■ **Фрагмент текста**:
......

Шрифт:
— Ну давай.
Он торжественно опускает иголку на край пластинки. Что-то вздымается ввысь… словно раздается стук сердца… потом начинается нечто вроде речитатива, звучащего на восточный манер, прилипчивого и зачаровывающего одновременно. Одна и та же мелодия повторяется множество раз, но при этом — она всегда разная. В голове у меня роятся всевозможные образы. Музыка меня манит, захватывает, привораживает. Я открываю для себя «Болеро» некоего Мориса Равеля.
— Ну как? — интересуется отец спустя восемнадцать минут.
— Можно еще раз?
Я слушаю «Болеро» весь день.

......

[Сохранённые записи]

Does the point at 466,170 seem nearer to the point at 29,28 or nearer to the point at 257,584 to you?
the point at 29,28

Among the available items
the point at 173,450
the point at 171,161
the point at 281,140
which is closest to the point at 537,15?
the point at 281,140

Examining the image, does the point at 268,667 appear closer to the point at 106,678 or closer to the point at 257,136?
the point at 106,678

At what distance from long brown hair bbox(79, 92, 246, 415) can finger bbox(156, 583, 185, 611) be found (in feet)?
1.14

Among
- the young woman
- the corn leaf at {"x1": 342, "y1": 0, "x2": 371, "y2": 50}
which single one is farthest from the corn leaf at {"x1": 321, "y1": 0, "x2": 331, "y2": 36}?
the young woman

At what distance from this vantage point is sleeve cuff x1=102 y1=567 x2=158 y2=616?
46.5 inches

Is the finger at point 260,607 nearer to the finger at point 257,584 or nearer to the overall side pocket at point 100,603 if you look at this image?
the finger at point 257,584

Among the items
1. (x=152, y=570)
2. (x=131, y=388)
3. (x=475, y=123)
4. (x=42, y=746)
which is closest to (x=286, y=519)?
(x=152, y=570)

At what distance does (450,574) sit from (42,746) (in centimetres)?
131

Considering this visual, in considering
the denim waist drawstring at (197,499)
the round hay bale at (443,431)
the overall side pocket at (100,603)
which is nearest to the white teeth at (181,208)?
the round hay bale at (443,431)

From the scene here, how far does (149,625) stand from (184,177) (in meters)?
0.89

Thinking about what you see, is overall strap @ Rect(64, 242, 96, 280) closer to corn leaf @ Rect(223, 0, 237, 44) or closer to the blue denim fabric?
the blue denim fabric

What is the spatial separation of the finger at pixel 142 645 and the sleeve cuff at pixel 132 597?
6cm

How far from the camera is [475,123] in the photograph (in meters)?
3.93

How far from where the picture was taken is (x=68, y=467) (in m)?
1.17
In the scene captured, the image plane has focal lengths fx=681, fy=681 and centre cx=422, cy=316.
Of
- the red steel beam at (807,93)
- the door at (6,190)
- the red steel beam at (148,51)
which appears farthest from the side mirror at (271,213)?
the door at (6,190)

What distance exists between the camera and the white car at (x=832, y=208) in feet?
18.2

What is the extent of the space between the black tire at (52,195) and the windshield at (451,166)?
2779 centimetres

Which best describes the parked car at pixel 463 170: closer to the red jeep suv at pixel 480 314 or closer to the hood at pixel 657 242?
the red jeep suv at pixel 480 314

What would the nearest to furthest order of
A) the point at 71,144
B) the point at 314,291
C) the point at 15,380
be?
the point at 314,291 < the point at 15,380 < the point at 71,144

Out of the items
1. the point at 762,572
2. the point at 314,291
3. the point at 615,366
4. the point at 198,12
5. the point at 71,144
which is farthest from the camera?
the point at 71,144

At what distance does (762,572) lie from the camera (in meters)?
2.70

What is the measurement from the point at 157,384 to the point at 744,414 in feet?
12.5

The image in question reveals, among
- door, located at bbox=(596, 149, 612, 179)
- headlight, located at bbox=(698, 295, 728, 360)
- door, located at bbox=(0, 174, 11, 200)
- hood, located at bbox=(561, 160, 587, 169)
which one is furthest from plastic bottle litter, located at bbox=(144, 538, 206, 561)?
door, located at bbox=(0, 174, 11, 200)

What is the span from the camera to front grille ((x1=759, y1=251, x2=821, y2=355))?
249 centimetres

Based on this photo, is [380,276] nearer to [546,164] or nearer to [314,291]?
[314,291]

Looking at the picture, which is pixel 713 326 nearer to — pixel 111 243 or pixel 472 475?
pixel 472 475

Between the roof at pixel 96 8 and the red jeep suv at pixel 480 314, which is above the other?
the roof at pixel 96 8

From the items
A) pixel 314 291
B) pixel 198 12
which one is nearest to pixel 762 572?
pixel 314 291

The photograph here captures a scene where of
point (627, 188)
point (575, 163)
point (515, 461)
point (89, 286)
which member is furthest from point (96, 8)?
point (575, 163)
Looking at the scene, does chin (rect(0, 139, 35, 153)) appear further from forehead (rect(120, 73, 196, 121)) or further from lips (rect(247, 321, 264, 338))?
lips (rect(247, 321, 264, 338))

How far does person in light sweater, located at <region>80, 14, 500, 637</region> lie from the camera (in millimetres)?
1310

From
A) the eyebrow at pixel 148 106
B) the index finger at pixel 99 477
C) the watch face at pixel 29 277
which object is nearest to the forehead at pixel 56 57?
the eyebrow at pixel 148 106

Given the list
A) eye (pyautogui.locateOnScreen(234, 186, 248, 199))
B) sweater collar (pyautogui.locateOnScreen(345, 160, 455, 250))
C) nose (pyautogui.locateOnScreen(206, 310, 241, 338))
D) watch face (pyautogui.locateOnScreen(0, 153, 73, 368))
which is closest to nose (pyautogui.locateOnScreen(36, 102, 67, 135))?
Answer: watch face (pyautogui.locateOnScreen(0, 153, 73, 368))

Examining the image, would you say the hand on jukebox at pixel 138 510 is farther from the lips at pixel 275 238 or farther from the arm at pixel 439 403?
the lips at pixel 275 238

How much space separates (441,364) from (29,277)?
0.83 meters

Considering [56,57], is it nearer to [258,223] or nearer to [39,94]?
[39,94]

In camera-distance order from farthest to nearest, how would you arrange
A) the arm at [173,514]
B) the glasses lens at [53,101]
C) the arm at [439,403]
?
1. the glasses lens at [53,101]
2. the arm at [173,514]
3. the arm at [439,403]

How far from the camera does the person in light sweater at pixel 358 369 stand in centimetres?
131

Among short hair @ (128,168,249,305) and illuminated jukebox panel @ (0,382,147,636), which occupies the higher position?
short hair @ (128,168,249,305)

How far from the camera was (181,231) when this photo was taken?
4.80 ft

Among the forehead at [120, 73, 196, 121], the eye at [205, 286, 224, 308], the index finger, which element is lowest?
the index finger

......

■ **Цель задания**:
Пожалуйста, перепишите из отрывка о «Болеро» дословно участок от слов «Он торжественно опускает» до слов «некоего Мориса Равеля.» включительно. Отвечайте, опираясь только на отрывок о «Болеро».

■ **Решение задания**:
Он торжественно опускает иголку на край пластинки. Что-то вздымается ввысь… словно раздается стук сердца… потом начинается нечто вроде речитатива, звучащего на восточный манер, прилипчивого и зачаровывающего одновременно. Одна и та же мелодия повторяется множество раз, но при этом — она всегда разная. В голове у меня роятся всевозможные образы. Музыка меня манит, захватывает, привораживает. Я открываю для себя «Болеро» некоего Мориса Равеля.